Prompt: Each line in the data must be reproduced as written, except for any picture.

Source data:

· · · · ·

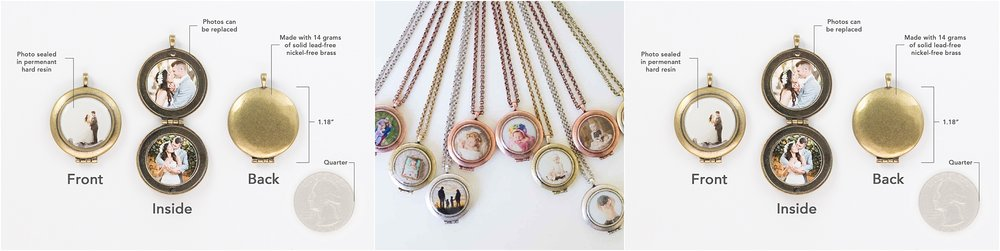 picture of chasing lockets and keychains with photos in them for photography clients near dorchester nebraska photographer kelsey homolka nerud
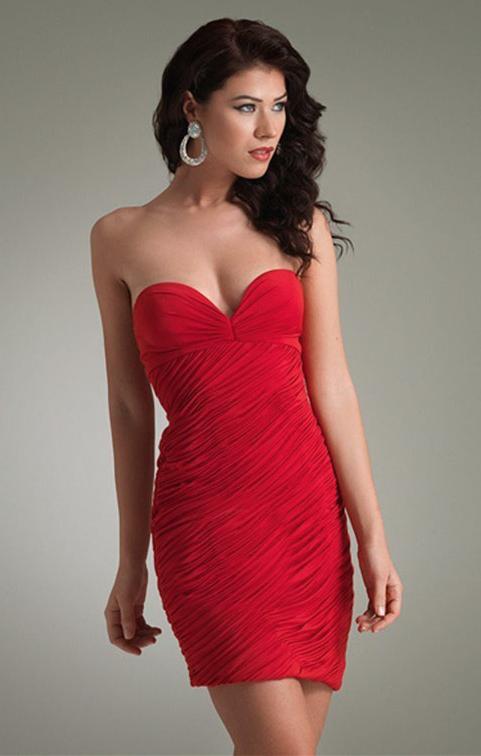 vestido rojo copy 2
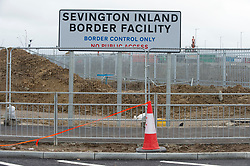 © Licensed to London News Pictures 26/12/2020.        Ashford, UK. The new sign. The Ashford Lorry Park in Kent near junction 10a now has its official name on a sign at the entrance to the 66 acre site which is under construction. Sevington Inland Border Facility will have the capacity to hold 1700 freight vehicles in case of disruption at the Port of Dover. Photo credit:Grant Falvey/LNP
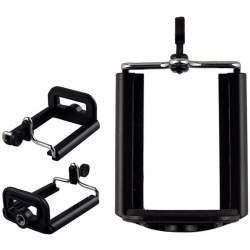 Viedtālruņiem - BIG statīva adapteris viedtālrunim (425400) - ātri pasūtīt no ražotāja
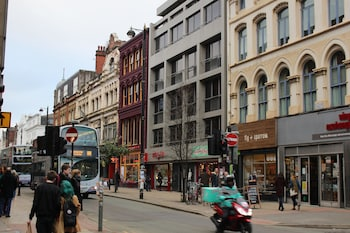 Photo for City NQ Apartments in Manchester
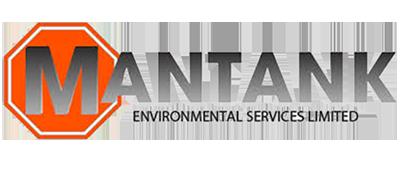Mantank Logo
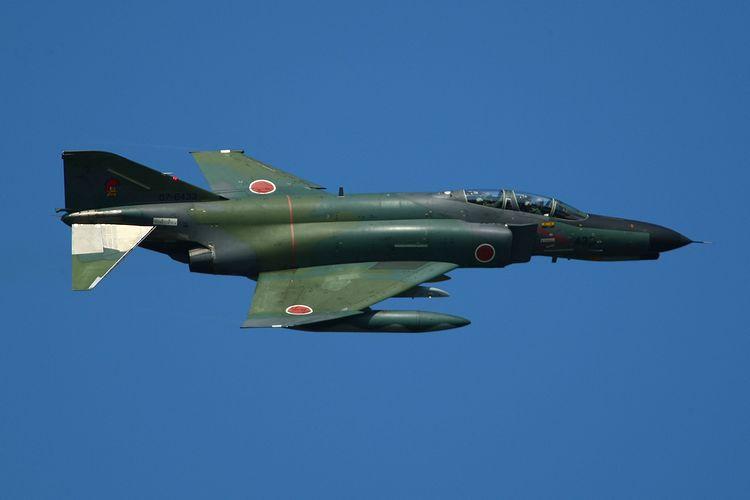 1509百里基地② (71)FC2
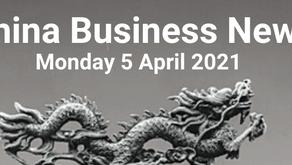 China Business News (2021-04-05)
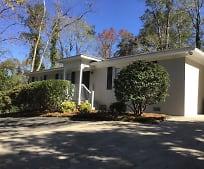 729 Forest Hill Rd, Macon, GA
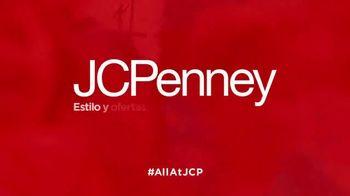 JCPenney TV Spot, 'Tu estilo de primavera' [Spanish] - Thumbnail 10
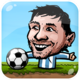 Logo Puppet Soccer 2014 – Football
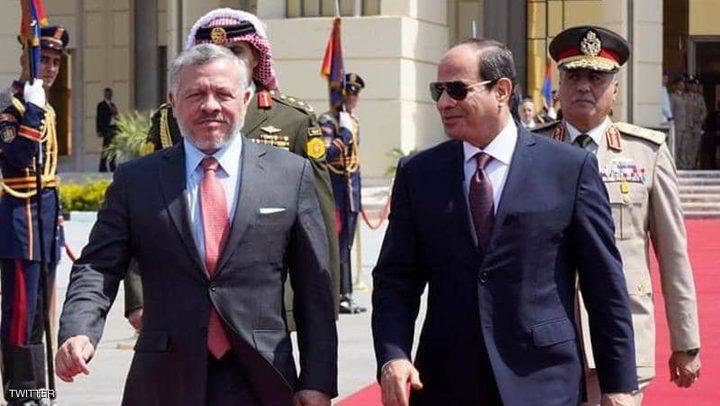 الرئيس المصري يبحث التطورات الإقليمية مع العاهل الأردني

· · · · ·

Solution to this problem:
 picture of chasing lockets and keychains with photos in them for photography clients near dorchester nebraska photographer kelsey homolka nerud
 vestido rojo copy 2
 © Licensed to London News Pictures 26/12/2020.        Ashford, UK. The new sign. The Ashford Lorry Park in Kent near junction 10a now has its official name on a sign at the entrance to the 66 acre site which is under construction. Sevington Inland Border Facility will have the capacity to hold 1700 freight vehicles in case of disruption at the Port of Dover. Photo credit:Grant Falvey/LNP
 Viedtālruņiem - BIG statīva adapteris viedtālrunim (425400) - ātri pasūtīt no ražotāja
 Photo for City NQ Apartments in Manchester
Mantank Logo
 1509百里基地② (71)FC2
 China Business News (2021-04-05)
 729 Forest Hill Rd, Macon, GA
 JCPenney TV Spot, 'Tu estilo de primavera' [Spanish] - Thumbnail 10
 Logo Puppet Soccer 2014 – Football
 الرئيس المصري يبحث التطورات الإقليمية مع العاهل الأردني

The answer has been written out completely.